This summer my apathy began to change. The first alteration occurred when I began to learn to paint watercolors. I discovered that there is not really white paint. White is the absence of color in watercolor. I stopped and looked up one day and pondered. How would you paint a cloud if you cannot paint white? I admit my prior ignorance here. I did not realize until that moment that clouds are not simply white or grey. Each one is an array of delicate and complex coloration. Even the typical clouds are far more than white.

I must have been looking up in awe. It attracted the attention of all those who were standing beside me. They couldn’t understand what was surprising about the sky. I had to explain about the white being an absence of color. Soon we were all projecting ideas about the clouds. That was the second revelation to me about clouds. Everyone has ideas about clouds. They are universally intriguing.

I used to view clouds as a negative. Clouds were a hinderance to sunlight. Clouds were the reason that my area experiences only a couple dozen sunny days a year. It takes my breath away when I hear about locales that have three-hundred sunny days a year!

Along with the clouds I regarded traffic as a nuisance. The clouds and traffic came together for me one day. It was a “mostly sunny” day for my area. The only clouds were cumulus and decidedly pretty. Not that I was looking up.
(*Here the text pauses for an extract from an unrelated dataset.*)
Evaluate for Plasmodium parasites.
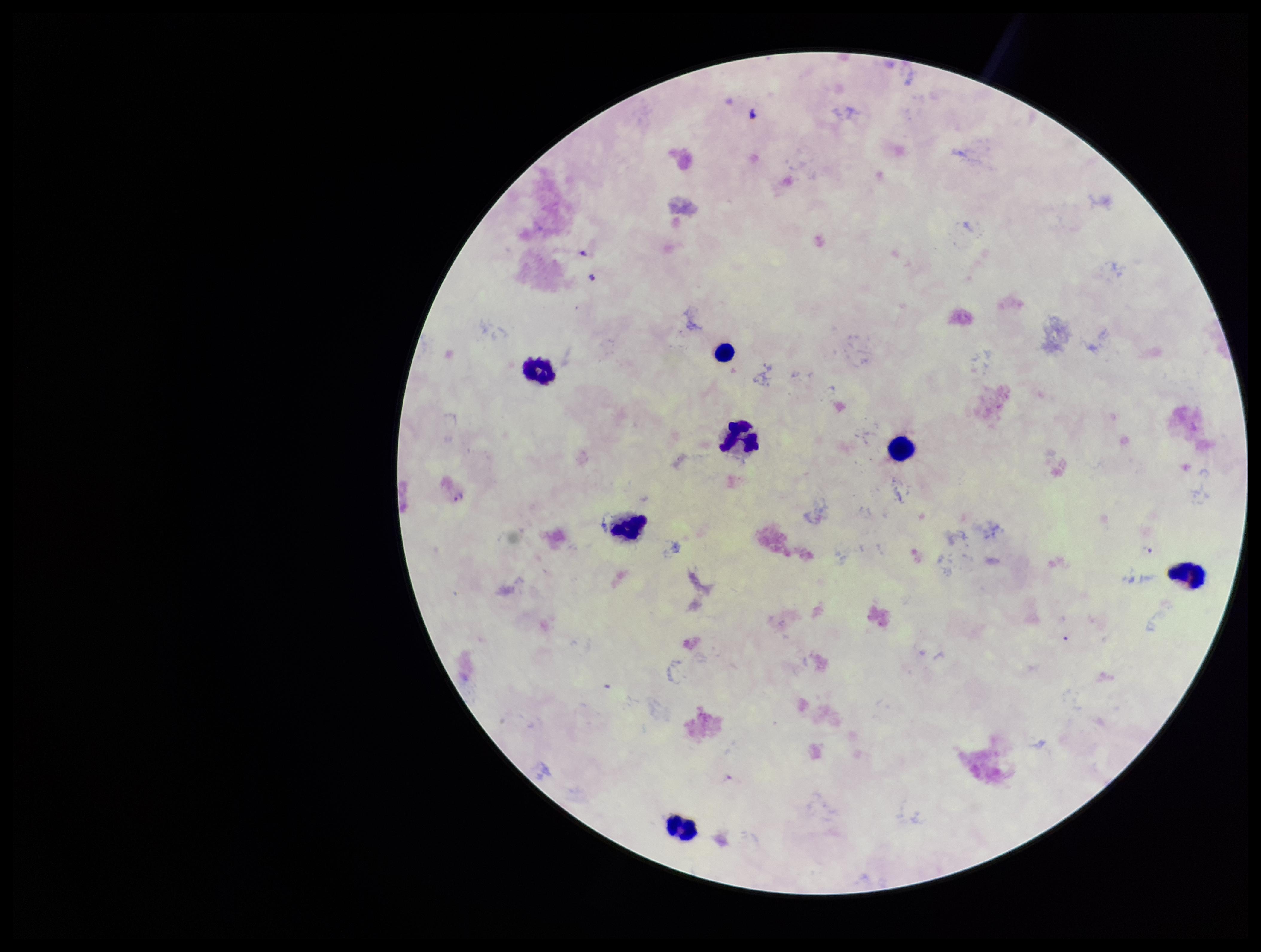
I was driving around town on errands, running late. Red lights were not desirable, when every traffic light turned red, tension mounted in the car. In a spark of Divine inspiration, I turned my eyes off the red light during the wait for green. I looked up through the windshield so I would not need to stare at the annoying red. All that I could see was blue sky and a pretty cloud. I was momentarily arrested by the beauty of the cloud. My eyes darted back to the light several times in the course of that red light. I saw beauty and remembered God’s grace and providence. The fact that California is enduring a much publicized drought caused me to recognize how the unfailing clouds provide plenty of rain to my location. It was the first time I consciously remember thanking God for clouds.image

I began a new tradition that busy afternoon. Whenever I hit a red light I take time to admire the clouds while I wait for the light to change. Since the clouds are plentiful I simply look up through the windshield of my car on the lights and inevitably see at least one cloud. These momentary pauses are a welcome relief from the pressure of daily life. I am amazed by how many colors are present in even a cursory glance at a cloud. I am discovering that clouds are full of color. They are not basically white! No one has honked a car horn at me for dawdling over the clouds. It doesn’t take any time to notice beauty. What it requires is an intentionality. Clouds are no longer a negative fact. They are becoming welcome friends. They are friends with an infinite gallimaufry of colorful clothing.